CPUs basically execute operations sequentially, like a machine given a list of tasks to do. Each instruction is known as an opcode, and architectures like x86 have a lot of opcodes, especially considering they’ve been around for decades. Because of this complexity, x86 is known as a “Complex Instruction Set,” or CISC.
CISC architectures generally take the design approach of packing a lot of stuff into a single instruction. For example, an instruction for multiplication may move data from a memory bank to a register, then perform the steps for the multiplication, and shuffle the results around in memory. All in one instruction.
Under the hood though, this instruction gets unpacked into many “micro-ops,” which the CPU executes. The benefit of CISC is memory usage, and since back in the day it was at a premium, CISC used to be better.
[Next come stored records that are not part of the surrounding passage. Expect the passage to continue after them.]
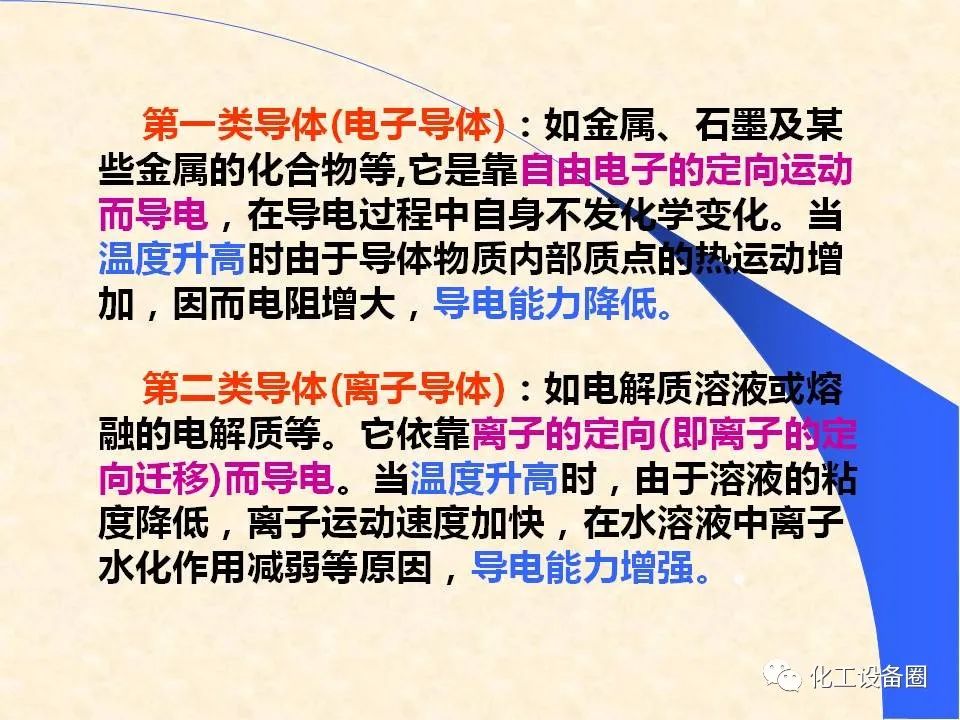 第一类导体(电子导体)：如金属、石墨及某些金属的化合物等,它是靠自由电子的定向运动而导电，在导电过程中自身不发化学变化。当温度升高时由于导体物质内部质点的热运动增加，因而电阻增大，导电能力降低。

第二类导体(离子导体)：如电解质溶液或熔融的电解质等。它依靠离子的定向(即离子的定向迁移)而导电。当温度升高时，由于溶液的粘度降低，离子运动速度加快，在水溶液中离子水化作用减弱等原因，导电能力增强。

化工设备圈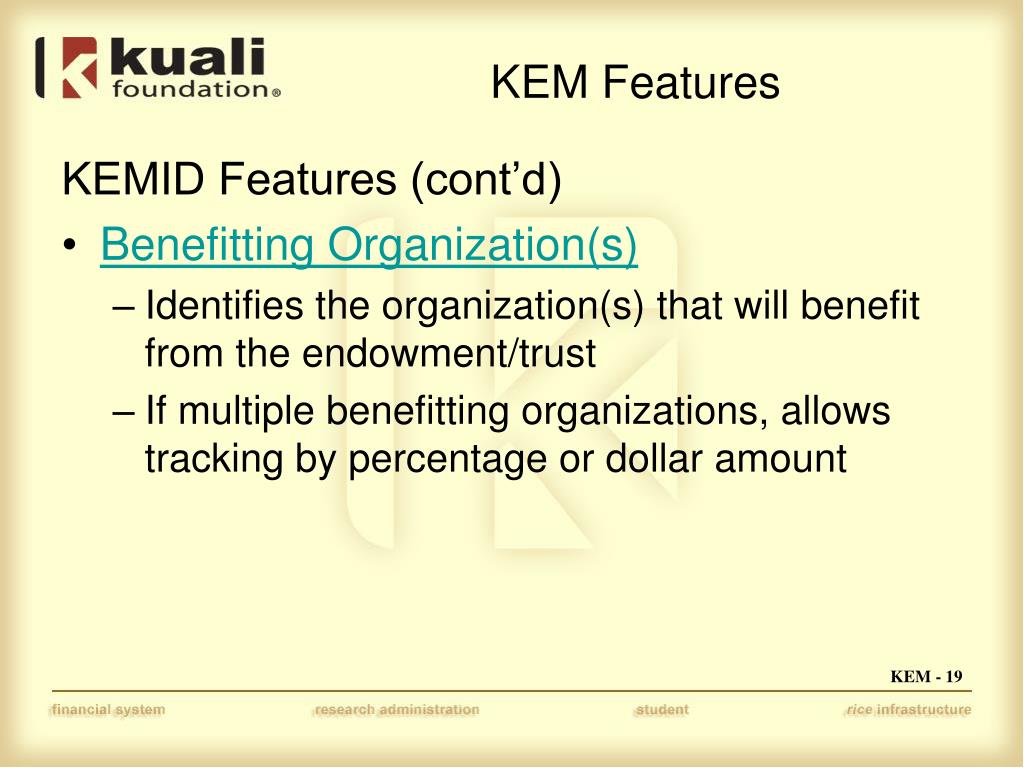 kuali foundation®

KEM Features

KEMID Features (cont’d)

• Benefitting Organization(s)

– Identifies the organization(s) that will benefit from the endowment/trust

– If multiple benefitting organizations, allows tracking by percentage or dollar amount

KEM - 19

financial system research administration student rice infrastructure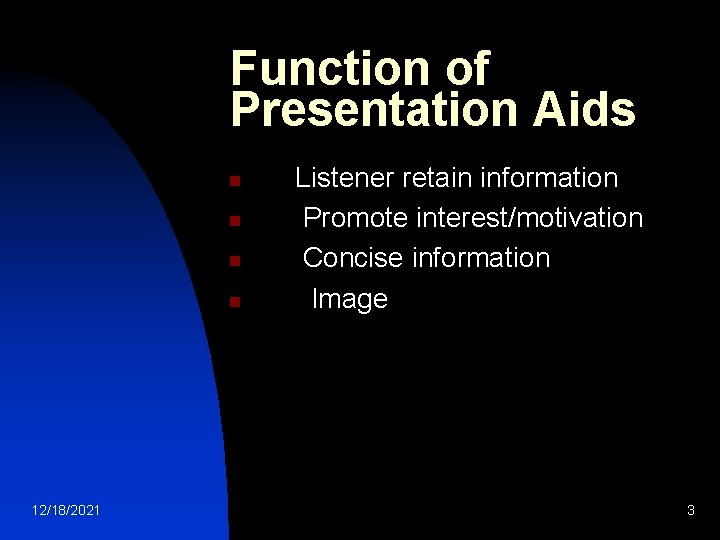 Function of Presentation Aids

- Listener retain information
- Promote interest/motivation
- Concise information
- Image

12/18/2021

3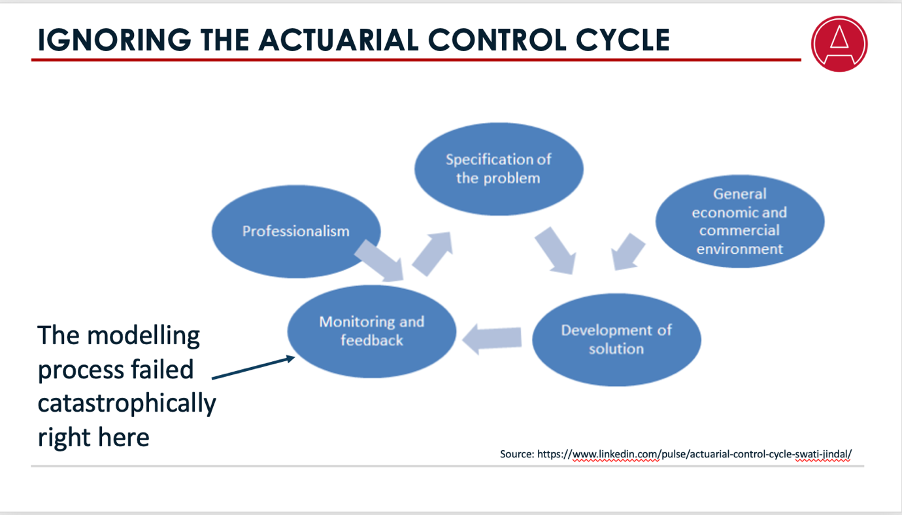 IGNORING THE ACTUARIAL CONTROL CYCLE

Specification of the problem

Professionalism

General economic and commercial environment

Monitoring and feedback

Development of solution

The modelling process failed catastrophically right here

Source: https://www.linkedin.com/pulse/actuarial-control-cycle-swati-jindal/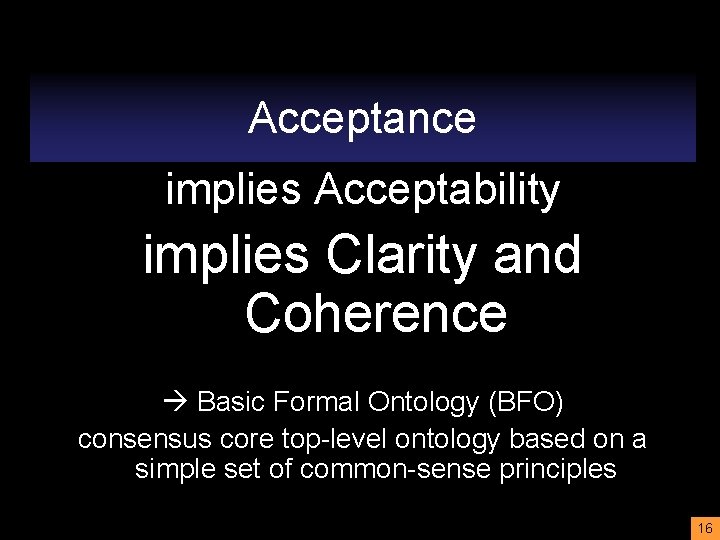 Acceptance

implies Acceptability

implies Clarity and Coherence

→ Basic Formal Ontology (BFO)

consensus core top-level ontology based on a simple set of common-sense principles

16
However, that’s not the bottleneck anymore, and this is where RISC comes into play. RISC, or Reduced Instruction Set, basically does away with complex multi-part instructions. Each instruction mostly can execute in a single clock cycle, though many long operations will need to wait on results from other areas of the CPU or memory.
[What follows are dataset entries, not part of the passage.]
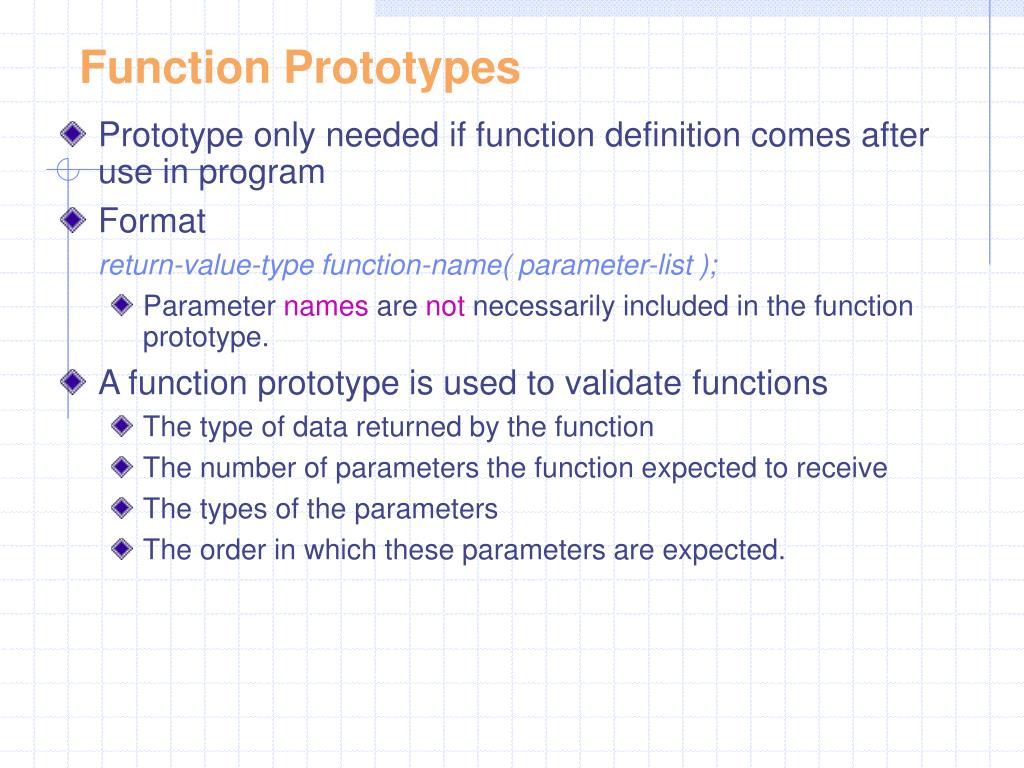 Function Prototypes

Prototype only needed if function definition comes after use in program

Format

return-value-type function-name( parameter-list );

Parameter names are not necessarily included in the function prototype.

A function prototype is used to validate functions

The type of data returned by the function

The number of parameters the function expected to receive

The types of the parameters

The order in which these parameters are expected.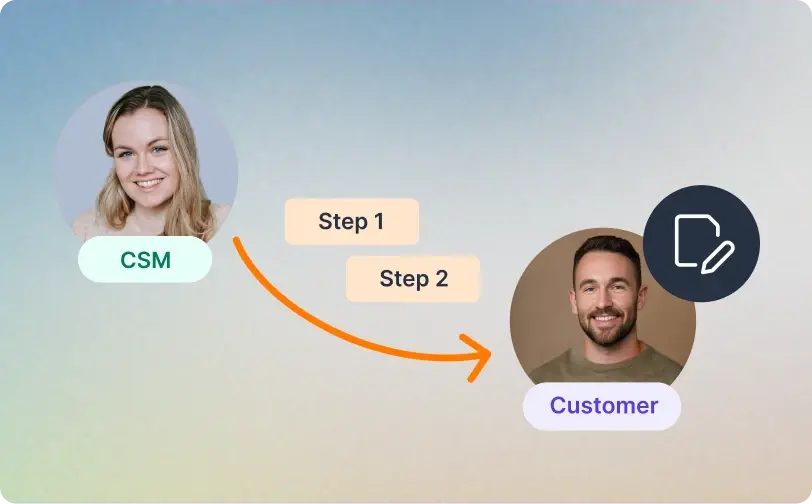 CSM

Step 1

Step 2

Customer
While this seems like going backwards, it has huge implications for CPU design. CPUs need to load all their instructions from RAM and execute them as fast as possible. It turns out it’s far easier to do that when you have many simple instructions versus a lot of complex ones. The CPU runs faster when the instruction buffer can be filled up, and that’s a lot easier to do when the instructions are smaller and easier to process.
RISC also has the benefit of something called Out-of-Order execution, or OoOE. Essentially, the CPU has a unit inside of it that reorders and optimizes instructions coming into it. For example, if an application needs to calculate two things, but they don’t depend on each other, the CPU can execute both in parallel. Usually, parallel code is very complicated for developers to write, but at the lowest levels of the CPU, it can make use of multi-tasking to speed things up. The Apple M1 chip uses OoOE to great effect.
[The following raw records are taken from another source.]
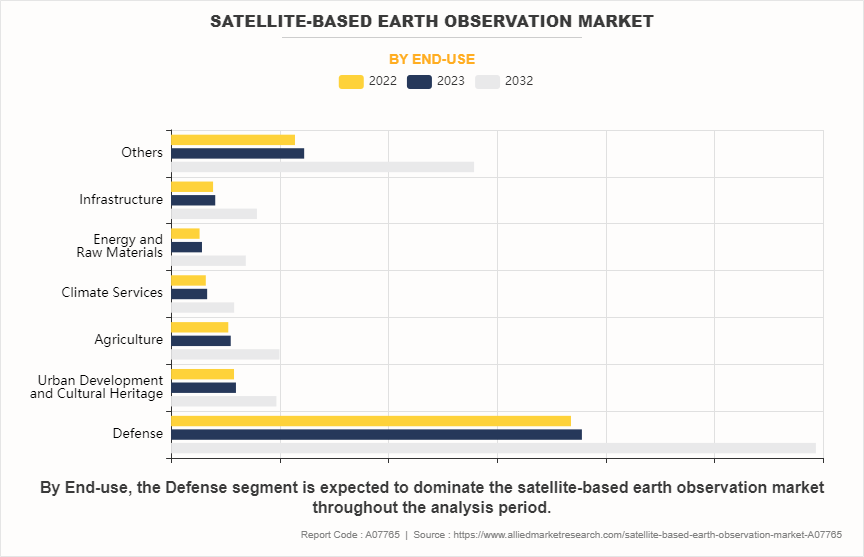 SATELLITE-BASED EARTH OBSERVATION MARKET

BY END-USE

2022 2023 2032

Others

Infrastructure

Energy and Raw Materials

Climate Services

Agriculture

Urban Development and Cultural Heritage

Defense

By End-use, the Defense segment is expected to dominate the satellite-based earth observation market throughout the analysis period.

Report Code : A07765 | Source : https://www.alliedmarketresearch.com/satellite-based-earth-observation-market-A07765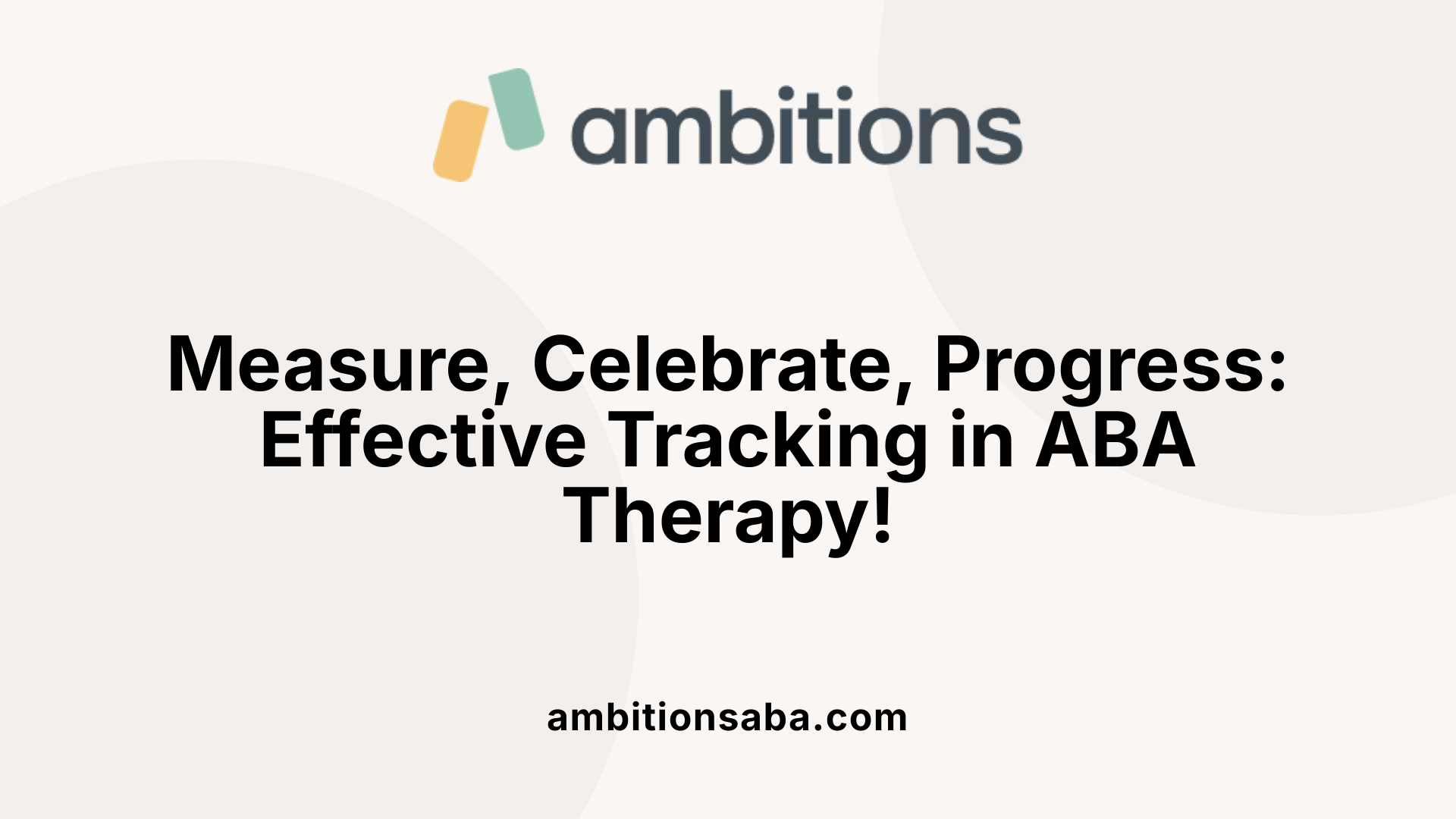 ambitions

Measure, Celebrate, Progress: Effective Tracking in ABA Therapy!

ambitionsaba.com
If you’re interested in the inner workings, you should read this fantastic write-up by Erik Engheim on what makes the Apple M1 chip so fast. In short, it makes heavy usage of specialized silicon, Out-of-order execution, and having way more instruction decoders to support its speed.
Is ARM Going To Replace x86?
The honest answer is, probably. Intel has been feeling the end of Moore’s law for years now, and while AMD has been able to make performance leaps in recent years, they’re not far ahead.
This isn’t to say that x86 will die off anytime soon, but it’s clear that ARM has more potential than just being a mobile architecture—a stigma which is no longer valid given the current direction of the industry. The benefits of RISC architectures are clear, and with how much the Apple M1 chip has already improved, the future of the industry looks promising.
Plus, ARM isn’t the only RISC architecture out there. It’s still proprietary, though ARM licenses its designs to third-party designers, like Qualcomm, Samsung, and Apple. RISC-V is open source, and is similarly promising. It’s a standardized instruction set architecture, leaving the exact implementations up to the manufacturer. If the industry does move towards RISC in general, there will be open and closed source implementations available.